**Excerpted passage**
________________________________________

That Early April Morning

March 1, 2012
By Evan Laverdure SILVER, Milford, Massachusetts
Evan Laverdure SILVER, Milford, Massachusetts
5 articles 0 photos 1 comment

We all dislike our mothers at times. They seem to take every possible opportunity to ruin our lives and serve as a constant pain in our necks. I, too, disliked my mother. We had a rocky relationship that consisted of plenty of yelling and slamming doors and insensitive apologies. It was not until last year that I realized that our relationship had to change. Because nothing lasts forever, we need to learn to appreciate everything we have while it is still with us. I learned this lesson the hard way.
I was rolling my eyes with my back to my mother when it happened. It was a Sunday morning early last April, and my half-asleep ears were being assaulted by her endless ramblings. I had to clean my entire room, reorganize my backpack and folders, practice the piano and saxophone for an eternity and a half, walk the dogs, and be in bed by nine thirty. Of course, I would never be able to accomplish the day’s work, and she made a point to reiterate that.

________________________________________

**Supplied data**
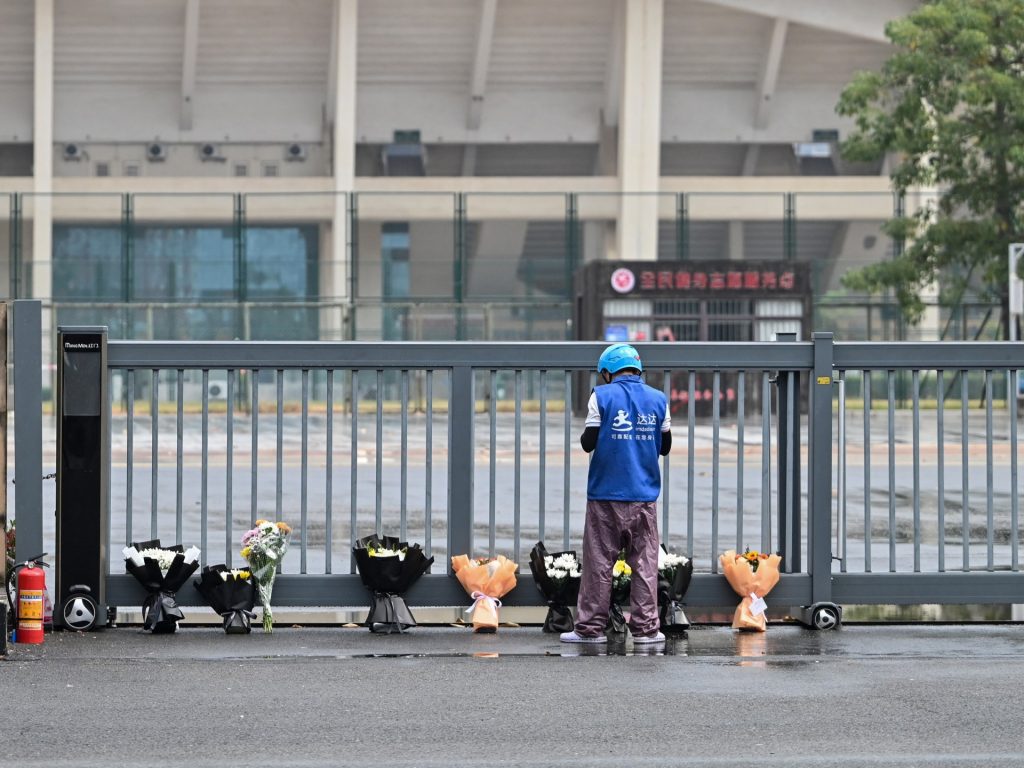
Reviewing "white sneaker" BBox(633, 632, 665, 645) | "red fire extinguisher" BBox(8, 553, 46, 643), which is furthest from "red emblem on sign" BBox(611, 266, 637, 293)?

________________________________________

**What is expected**
The second paragraph of "That Early April Morning" spells out what the narrator had to get done that Sunday. List every item on it.

**Task solution**
- Clean the entire room
- Reorganize the backpack and folders
- Practice the piano and saxophone
- Walk the dogs
- Be in bed by nine thirty